Johnson formerly served as vice chairman of the NAACP National Board of Directors as well as State President for the Mississippi State Conference NAACP. The first vice chair of the Mississippi State Conference NAACP will assume leadership of the state conference operations.
A longstanding member and leader of the NAACP, Mr. Johnson will guide the Association through a period of re-envisioning and reinvigoration. Until a new president is selected, he will serve as the NAACP’s primary spokesperson.

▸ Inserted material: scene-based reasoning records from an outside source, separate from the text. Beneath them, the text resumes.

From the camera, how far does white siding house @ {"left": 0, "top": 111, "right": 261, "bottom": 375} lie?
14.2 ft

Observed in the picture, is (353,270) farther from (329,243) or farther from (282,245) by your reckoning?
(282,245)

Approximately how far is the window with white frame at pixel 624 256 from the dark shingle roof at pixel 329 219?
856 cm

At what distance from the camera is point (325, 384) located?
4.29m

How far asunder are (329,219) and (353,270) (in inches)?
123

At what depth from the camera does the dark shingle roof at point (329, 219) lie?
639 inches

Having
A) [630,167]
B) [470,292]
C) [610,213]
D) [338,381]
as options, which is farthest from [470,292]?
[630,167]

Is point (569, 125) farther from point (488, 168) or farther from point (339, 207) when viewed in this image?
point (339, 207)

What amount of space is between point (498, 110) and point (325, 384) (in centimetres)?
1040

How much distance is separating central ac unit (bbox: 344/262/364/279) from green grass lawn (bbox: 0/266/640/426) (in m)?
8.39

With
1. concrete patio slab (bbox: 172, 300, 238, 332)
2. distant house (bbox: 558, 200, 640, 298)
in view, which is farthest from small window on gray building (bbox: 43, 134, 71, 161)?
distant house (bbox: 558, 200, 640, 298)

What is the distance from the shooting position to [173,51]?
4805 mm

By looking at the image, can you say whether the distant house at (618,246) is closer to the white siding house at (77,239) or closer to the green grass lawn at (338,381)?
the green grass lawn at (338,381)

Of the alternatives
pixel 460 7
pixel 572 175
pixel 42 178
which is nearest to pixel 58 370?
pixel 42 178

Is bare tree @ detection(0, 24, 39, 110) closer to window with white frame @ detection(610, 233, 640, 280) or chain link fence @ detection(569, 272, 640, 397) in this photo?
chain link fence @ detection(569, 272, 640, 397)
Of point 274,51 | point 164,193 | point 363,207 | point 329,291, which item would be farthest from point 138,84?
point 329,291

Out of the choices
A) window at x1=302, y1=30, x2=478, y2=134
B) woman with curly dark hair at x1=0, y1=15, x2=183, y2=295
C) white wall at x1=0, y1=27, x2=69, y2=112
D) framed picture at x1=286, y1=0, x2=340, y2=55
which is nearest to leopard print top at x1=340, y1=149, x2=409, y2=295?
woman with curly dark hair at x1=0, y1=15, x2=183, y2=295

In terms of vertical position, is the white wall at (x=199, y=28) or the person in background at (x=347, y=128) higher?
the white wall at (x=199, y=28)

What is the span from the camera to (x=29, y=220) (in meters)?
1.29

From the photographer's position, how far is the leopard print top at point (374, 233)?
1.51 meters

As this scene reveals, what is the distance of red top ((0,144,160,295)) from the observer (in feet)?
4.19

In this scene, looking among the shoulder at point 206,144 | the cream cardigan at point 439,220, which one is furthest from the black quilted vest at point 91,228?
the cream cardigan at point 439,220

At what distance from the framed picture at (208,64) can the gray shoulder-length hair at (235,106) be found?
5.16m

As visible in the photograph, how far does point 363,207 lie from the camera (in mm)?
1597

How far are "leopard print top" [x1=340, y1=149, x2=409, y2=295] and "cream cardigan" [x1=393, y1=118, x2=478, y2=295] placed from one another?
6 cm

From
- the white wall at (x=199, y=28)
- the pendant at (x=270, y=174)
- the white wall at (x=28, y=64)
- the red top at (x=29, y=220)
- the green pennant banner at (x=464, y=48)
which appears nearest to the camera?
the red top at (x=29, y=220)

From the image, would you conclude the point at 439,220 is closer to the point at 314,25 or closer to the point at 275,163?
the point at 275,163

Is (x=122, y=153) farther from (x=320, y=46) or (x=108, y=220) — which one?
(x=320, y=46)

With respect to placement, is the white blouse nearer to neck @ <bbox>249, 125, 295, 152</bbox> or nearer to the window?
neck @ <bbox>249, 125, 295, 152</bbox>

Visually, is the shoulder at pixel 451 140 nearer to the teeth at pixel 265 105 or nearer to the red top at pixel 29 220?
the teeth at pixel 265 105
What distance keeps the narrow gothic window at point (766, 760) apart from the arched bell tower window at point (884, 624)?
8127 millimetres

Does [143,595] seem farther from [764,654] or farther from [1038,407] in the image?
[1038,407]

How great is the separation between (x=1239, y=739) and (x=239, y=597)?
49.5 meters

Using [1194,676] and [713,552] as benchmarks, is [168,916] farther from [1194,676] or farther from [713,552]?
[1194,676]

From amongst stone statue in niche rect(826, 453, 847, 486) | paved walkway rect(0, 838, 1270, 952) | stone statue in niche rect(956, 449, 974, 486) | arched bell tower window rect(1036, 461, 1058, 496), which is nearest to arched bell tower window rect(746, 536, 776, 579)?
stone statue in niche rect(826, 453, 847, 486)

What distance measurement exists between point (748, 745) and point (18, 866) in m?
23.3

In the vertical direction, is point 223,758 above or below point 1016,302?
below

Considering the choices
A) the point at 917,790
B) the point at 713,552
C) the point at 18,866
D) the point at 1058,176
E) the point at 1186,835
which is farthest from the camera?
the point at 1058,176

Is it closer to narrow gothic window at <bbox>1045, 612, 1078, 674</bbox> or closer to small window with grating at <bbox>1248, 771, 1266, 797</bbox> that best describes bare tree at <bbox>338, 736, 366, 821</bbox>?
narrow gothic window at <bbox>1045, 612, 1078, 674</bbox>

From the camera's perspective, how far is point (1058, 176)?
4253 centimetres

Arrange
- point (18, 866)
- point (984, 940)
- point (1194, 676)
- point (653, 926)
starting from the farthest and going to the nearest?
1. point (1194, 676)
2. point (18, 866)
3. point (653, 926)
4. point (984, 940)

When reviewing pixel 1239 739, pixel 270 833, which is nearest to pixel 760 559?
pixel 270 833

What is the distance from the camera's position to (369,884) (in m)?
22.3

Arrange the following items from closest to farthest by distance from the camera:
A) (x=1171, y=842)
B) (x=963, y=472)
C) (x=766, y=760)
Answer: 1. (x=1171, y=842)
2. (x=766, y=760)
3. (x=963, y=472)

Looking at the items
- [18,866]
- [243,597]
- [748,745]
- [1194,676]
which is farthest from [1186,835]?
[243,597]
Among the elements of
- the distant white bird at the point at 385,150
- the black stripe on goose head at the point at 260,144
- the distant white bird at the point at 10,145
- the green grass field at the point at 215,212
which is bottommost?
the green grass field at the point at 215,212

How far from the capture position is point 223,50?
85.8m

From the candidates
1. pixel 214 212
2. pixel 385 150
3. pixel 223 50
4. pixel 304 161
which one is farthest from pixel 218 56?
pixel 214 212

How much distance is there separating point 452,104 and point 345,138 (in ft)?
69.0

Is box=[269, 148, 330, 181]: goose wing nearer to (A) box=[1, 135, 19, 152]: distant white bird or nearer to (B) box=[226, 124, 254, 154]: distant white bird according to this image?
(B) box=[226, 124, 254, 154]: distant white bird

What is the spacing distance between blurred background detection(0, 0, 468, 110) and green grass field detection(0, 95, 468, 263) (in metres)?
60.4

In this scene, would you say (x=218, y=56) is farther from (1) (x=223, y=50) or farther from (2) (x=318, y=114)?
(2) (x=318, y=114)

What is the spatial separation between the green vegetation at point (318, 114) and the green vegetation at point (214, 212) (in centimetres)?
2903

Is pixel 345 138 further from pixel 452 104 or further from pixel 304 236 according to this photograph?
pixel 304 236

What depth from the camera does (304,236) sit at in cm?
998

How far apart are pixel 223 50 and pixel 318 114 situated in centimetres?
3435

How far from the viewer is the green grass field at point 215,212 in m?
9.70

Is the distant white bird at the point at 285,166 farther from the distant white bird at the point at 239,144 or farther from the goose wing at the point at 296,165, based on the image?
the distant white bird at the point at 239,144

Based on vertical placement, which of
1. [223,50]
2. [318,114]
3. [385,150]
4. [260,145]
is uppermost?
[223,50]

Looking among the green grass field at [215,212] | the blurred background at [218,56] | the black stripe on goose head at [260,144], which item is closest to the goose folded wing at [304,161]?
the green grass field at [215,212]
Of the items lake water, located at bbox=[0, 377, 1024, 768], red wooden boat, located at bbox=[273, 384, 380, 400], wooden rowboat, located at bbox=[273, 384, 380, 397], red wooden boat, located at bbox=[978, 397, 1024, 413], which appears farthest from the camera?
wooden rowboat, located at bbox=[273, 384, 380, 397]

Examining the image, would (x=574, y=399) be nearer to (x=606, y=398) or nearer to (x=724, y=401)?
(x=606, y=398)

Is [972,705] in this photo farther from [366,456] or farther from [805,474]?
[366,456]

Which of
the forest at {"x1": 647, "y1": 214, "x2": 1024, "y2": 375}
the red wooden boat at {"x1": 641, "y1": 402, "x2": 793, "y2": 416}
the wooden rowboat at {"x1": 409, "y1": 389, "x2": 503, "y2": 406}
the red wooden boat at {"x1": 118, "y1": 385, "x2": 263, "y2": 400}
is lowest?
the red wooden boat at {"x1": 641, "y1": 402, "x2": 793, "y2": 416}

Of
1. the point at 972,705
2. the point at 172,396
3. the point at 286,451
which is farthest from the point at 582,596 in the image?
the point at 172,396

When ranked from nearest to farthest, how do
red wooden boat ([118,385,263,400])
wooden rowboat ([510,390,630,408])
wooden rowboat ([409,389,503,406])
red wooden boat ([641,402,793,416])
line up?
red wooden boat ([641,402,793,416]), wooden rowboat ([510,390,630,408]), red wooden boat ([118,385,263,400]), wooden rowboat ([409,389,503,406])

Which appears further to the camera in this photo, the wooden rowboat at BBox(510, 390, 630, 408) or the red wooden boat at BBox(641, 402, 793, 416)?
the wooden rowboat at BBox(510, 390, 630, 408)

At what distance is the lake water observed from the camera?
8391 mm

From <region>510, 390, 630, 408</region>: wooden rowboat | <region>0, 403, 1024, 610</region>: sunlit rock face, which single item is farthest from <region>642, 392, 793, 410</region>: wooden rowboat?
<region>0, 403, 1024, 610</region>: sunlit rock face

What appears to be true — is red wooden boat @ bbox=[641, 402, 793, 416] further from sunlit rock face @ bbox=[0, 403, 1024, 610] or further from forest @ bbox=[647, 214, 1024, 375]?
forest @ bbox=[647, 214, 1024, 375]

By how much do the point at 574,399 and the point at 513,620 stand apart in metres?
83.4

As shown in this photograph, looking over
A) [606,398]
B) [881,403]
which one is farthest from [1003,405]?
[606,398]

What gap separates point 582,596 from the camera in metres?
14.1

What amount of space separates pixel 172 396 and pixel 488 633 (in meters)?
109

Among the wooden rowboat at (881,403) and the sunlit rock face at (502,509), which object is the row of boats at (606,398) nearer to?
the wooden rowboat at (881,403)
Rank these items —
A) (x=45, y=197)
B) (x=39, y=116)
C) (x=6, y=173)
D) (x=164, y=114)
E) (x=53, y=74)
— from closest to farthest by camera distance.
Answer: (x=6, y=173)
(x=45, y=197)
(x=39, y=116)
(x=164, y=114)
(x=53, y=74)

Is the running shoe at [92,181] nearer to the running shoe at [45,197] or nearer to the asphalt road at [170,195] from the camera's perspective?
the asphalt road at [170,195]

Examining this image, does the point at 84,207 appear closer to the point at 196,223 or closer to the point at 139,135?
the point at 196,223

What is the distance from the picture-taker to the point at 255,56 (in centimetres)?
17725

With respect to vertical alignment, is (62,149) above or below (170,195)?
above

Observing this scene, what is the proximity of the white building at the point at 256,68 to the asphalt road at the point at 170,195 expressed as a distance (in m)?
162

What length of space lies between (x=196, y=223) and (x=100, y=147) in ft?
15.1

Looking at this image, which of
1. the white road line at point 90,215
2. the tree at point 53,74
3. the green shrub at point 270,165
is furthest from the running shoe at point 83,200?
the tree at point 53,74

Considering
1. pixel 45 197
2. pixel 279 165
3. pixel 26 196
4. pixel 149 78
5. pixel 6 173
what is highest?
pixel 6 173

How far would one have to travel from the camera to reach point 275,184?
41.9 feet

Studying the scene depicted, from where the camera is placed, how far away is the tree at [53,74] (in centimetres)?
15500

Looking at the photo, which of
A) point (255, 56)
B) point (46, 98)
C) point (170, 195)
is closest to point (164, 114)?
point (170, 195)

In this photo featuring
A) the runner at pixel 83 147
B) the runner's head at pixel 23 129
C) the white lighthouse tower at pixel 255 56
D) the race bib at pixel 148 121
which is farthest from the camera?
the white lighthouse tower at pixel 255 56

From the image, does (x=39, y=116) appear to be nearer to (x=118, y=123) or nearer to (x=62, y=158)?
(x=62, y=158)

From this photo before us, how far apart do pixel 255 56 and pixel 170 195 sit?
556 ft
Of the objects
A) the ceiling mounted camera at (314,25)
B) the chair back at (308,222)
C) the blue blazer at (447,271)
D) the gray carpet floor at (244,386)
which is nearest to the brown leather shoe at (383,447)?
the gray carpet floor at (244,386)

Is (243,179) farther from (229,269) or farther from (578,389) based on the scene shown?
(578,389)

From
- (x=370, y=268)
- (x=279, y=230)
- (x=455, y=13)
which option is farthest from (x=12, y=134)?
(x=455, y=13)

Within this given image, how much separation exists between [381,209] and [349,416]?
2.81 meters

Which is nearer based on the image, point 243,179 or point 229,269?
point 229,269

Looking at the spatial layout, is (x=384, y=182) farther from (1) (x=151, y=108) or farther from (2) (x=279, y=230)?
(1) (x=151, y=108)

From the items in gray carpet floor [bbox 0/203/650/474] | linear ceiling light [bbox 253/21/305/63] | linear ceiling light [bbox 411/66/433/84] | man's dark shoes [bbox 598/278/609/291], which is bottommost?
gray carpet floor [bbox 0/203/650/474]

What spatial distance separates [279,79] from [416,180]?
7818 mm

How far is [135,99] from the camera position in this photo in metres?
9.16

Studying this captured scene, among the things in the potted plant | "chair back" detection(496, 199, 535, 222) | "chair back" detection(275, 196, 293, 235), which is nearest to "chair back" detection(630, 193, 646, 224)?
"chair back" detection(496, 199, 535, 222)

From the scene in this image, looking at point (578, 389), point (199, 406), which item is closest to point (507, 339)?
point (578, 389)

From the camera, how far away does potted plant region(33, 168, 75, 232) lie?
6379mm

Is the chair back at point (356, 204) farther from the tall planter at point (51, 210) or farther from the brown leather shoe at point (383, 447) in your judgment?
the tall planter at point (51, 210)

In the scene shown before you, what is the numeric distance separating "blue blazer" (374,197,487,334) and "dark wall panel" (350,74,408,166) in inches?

A Mississippi native, Johnson attended Tougaloo College in Jackson, Mississippi. He then continued onto Houston, Taxas to receive his juris doctorate from the South Texas College of Law. In later years, Johnson furthered his training through fellowships with the Congressional Black Caucus Foundation, the George Washington University School of Political Management, and the Massachusetts Institute of Technology (MIT). He now serves as an adjunct professor at Tougaloo and as an annual guest lecture at Harvard Law School, lending his expertise to Professor Lani Guinier’s course on social movements.
Johnson is a veteran activist who has dedicated his career to improving defending the rights and improving the lives of Mississippians. As State President of the NAACP Mississippi State Conference, he led critical campaigns for voting rights and equitable education. He successfully managed two bond referendum campaigns in Jackson, MS that brought $150 million in school building improvements and $65 million towards the construction of a new convention center, respectively. As a regional organizer at the Jackson-based non-profit, Southern Echo, Inc., Johnson provided legal, technical, and training support for communities across the South.
In recognition for his service to his home state, the Chief Justice of the Mississippi Supreme Court appointed Johnson to the Mississippi Access to Justice Commission, and the Governor of Mississippi appointed him Chair of the Governor’s Commission for Recovery, Rebuilding, and Renewal after devastation of Hurricane Katrina.
In the wake of Hurricane Katrina, Johnson founded One Voice Inc. to improve the quality of life for African- Americans through civic engagement training and initiatives. One Voice has spawned an annual Black Leadership Summit and the Mississippi Black Leadership Institute, a nine month training program for community leaders.